Les Ougandais se rendent aux urnes pour un duel présidentiel tendu

Publié le à Kampala (AFP)

Les Ougandais se rendent aux urnes jeudi pour une élection tendue qui oppose le président sortant Yoweri Museveni, 76 ans, dont 35 au pouvoir, à Bobi Wine, 38 ans, un chanteur de ragga et député à l'ascension politique fulgurante.

La campagne électorale, particulièrement violente, émaillée d'arrestations et d'émeutes et endeuillée par plusieurs dizaines de morts, s'est achevée mardi par la suspension jusqu'à nouvel ordre des réseaux sociaux et des services de messageries dans ce pays enclavé d'Afrique de l'Est.

Les 18 millions d'électeurs ougandais sont attendus entre 07H00 et 16H00 (04H00 GMT et 13H00 GMT) dans quelque 34.600 bureaux de vote pour ce scrutin présidentiel et législatif.

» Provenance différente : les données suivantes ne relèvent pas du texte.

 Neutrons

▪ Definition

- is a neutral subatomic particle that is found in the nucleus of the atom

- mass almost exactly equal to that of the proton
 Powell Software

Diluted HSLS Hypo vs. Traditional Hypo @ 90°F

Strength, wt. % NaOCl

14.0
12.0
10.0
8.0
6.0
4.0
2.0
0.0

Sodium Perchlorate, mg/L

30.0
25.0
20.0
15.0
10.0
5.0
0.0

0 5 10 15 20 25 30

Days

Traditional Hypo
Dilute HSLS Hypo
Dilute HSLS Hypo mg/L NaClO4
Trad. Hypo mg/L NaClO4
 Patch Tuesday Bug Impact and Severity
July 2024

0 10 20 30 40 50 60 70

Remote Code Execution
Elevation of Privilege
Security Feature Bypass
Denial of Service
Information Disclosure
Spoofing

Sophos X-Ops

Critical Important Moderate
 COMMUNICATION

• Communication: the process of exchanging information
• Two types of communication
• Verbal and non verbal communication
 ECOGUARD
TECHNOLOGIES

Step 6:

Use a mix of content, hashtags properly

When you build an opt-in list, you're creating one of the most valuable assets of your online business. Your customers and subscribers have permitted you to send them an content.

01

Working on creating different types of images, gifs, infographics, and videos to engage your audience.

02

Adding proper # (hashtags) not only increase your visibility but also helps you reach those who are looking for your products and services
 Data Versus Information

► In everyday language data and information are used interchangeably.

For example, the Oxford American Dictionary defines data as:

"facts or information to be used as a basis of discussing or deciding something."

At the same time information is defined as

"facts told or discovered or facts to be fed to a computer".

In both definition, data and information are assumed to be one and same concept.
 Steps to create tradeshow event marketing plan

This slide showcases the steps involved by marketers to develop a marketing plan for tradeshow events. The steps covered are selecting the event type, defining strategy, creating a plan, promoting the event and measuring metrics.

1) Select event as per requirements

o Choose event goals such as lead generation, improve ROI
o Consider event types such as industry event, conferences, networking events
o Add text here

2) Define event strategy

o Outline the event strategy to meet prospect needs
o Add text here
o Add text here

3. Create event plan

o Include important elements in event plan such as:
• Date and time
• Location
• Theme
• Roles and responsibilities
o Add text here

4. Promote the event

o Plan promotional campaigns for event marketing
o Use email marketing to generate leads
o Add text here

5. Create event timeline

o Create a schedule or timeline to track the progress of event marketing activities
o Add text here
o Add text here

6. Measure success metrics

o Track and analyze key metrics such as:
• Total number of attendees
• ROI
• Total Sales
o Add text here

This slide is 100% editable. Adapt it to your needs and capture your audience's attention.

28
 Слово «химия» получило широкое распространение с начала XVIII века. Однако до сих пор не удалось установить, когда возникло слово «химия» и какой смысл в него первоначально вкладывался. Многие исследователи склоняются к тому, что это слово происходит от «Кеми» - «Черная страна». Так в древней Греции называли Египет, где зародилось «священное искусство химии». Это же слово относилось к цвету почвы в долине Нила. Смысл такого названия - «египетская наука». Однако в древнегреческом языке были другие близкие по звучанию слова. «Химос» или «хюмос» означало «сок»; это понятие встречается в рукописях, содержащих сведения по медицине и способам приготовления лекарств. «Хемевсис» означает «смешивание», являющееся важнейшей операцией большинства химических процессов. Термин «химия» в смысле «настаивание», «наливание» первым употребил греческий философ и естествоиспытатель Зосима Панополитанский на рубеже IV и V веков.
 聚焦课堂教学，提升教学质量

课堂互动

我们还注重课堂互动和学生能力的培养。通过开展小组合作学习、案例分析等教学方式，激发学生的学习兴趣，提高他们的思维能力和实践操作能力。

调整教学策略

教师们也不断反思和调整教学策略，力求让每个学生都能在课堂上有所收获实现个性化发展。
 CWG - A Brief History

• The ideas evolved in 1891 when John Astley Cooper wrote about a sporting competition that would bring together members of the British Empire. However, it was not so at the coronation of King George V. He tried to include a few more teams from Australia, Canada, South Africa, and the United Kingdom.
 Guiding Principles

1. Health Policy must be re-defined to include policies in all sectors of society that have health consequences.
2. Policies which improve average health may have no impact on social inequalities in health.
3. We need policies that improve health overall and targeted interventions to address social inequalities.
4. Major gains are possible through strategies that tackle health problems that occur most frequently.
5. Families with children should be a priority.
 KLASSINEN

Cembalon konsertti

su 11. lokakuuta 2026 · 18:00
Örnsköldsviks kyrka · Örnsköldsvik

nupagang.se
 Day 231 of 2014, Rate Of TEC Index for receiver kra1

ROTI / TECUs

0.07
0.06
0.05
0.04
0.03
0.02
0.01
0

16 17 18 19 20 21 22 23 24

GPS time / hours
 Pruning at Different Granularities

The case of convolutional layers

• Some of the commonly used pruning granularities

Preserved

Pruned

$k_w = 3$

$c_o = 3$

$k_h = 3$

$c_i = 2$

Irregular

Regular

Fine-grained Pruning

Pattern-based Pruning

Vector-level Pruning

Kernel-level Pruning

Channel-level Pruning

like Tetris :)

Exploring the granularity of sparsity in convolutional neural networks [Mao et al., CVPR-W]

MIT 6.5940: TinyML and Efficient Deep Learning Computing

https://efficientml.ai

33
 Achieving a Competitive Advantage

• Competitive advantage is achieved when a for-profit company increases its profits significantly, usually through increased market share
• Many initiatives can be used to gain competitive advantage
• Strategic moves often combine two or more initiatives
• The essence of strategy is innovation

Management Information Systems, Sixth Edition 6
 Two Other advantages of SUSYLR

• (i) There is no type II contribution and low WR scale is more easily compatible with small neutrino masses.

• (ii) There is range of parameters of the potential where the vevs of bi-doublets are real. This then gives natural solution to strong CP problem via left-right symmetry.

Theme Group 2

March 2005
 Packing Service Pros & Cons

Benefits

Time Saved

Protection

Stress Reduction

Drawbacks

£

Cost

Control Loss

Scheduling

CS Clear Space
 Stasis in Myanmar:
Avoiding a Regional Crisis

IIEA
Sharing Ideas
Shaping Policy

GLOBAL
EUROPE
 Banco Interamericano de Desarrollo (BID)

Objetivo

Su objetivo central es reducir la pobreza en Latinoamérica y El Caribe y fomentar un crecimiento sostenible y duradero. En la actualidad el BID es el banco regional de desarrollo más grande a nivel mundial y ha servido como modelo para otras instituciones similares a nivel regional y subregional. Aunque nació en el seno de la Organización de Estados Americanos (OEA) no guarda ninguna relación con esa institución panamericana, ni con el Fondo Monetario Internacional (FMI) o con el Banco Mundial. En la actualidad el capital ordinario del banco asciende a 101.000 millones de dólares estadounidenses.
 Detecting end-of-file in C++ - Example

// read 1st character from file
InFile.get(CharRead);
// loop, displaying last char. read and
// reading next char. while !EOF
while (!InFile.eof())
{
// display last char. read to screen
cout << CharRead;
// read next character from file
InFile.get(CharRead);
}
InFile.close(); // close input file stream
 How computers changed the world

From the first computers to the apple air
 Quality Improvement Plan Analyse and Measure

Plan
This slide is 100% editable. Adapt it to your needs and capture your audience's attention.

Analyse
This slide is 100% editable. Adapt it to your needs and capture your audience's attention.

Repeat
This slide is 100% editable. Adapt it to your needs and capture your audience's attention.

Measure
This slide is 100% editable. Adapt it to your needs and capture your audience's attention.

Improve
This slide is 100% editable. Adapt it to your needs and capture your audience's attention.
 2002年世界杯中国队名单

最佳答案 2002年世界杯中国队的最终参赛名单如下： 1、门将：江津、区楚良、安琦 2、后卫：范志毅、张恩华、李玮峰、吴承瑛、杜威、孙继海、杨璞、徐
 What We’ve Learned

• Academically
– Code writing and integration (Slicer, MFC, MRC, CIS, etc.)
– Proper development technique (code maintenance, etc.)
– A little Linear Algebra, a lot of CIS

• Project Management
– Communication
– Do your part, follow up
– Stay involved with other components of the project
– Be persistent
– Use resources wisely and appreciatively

Ils devront départager M. Museveni, un ancien guérillero mué en dirigeant autoritaire depuis son accession au pouvoir en 1986, et M. Wine, qui malgré son jeune âge s'est imposé au sein d'une opposition divisée comme le principal adversaire du président.

L'opposition, orpheline du vétéran Kizza Besigye, qui n'a pas souhaité concourir après quatre tentatives et autant de défaites face à M. Museveni, présente 10 candidats contre le Mouvement de résistance nationale (NRM), l'hégémonique parti au pouvoir.

Dans la dernière ligne droite de la campagne, le visage de M. Museveni, paré de son emblématique chapeau à large bord et d'un tee-shirt jaune - couleur du NRM - a été abondamment placardé dans les rues, accompagné du nombre de jours le séparant de la "victoire".

Sur le continent, seuls Teodoro Obiang Nguema en Guinée Equatoriale et Paul Biya au Cameroun ont passé plus de temps au pouvoir sans interruption que M. Museveni.

Mardi, dernier jour de la campagne, M. Wine ainsi que deux autres candidats, Patrick Amuriat et Mugisha Muntu, ont appelé les Ougandais à voter massivement et à "protéger leur vote" en surveillant le scrutin.

"Nous vous encourageons à utiliser vos téléphones, vos caméras. Votre téléphone est une arme très puissante", a enjoint Bobi Wine.

Si M. Museveni parle à un Ouganda rural et plus âgé, M. Wine est populaire au sein de la jeunesse, notamment urbaine, une population significative dans un pays où l'âge médian est inférieur à 16 ans.

- Quitter Kampala -

Les trois opposants ont également qualifié d'"illégal" l'ordre donné aux électeurs par la Commission électorale, évoquant les risques de contamination au coronavirus, de s'éloigner rapidement des bureaux de vote après avoir glissé leur bulletin dans l'urne.

Des craintes ont émergé quant à l'équité et à la transparence du scrutin au cours de cette campagne plus violente que les précédentes, où des journalistes, des critiques du régime et des observateurs ont été empêchés de travailler.

L'ambassadrice américaine en Ouganda, Natalie Brown, a annoncé mercredi que les Etats-Unis annulaient une mission d'observation prévue pour ce vote, la majorité de leurs observateurs s'étant vu refuser une accréditation par le gouvernement.

La veille, M. Museveni, un des poids lourds politiques de la région, a confirmé dans une intervention télévisée la suspension des réseaux sociaux et des services de messagerie, tels Facebook, Twitter, WhatsApp, Signal et Viber, expliquant que cette mesure venait sanctionner la fermeture par Facebook de plusieurs comptes liés au pouvoir.

"Qu'elle constitue un acte de censure délibéré ou une mesure de représailles puérile, cette décision va continuer à détériorer un peu plus les conditions d'un débat public ouvert, pluraliste et transparent", a réagi mercredi l'ONG Reporters sans frontières (RSF).

Les violences ont émaillé la campagne: arrestations d'opposants, tirs de gaz lacrymogènes et parfois de balles réelles sur leurs partisans. En novembre, au moins 54 personnes ont été tuées par la police au cours d'émeutes déclenchées par une énième arrestation de Bobi Wine.

A Kampala, où la présence militaire était très forte mercredi dans les rues et dans les airs - parcourus par des hélicoptères et par des drones - de nombreux habitants se pressaient ces derniers jours dans les gares routières pour rejoindre leur bureau de vote ou pour quitter la ville par peur de violences.

"Lors des précédentes élections, il y a toujours eu du chaos à Kampala. Je pense que cette fois, avec toute la tension qu'il y a, il devrait y avoir beaucoup de violences", déclarait ainsi mardi à l'AFP Charles Abigaba, un comptable de 31 ans, qui se rend à Masindi (ouest) pour voter mais compte y rester après l'élection par crainte pour sa sécurité.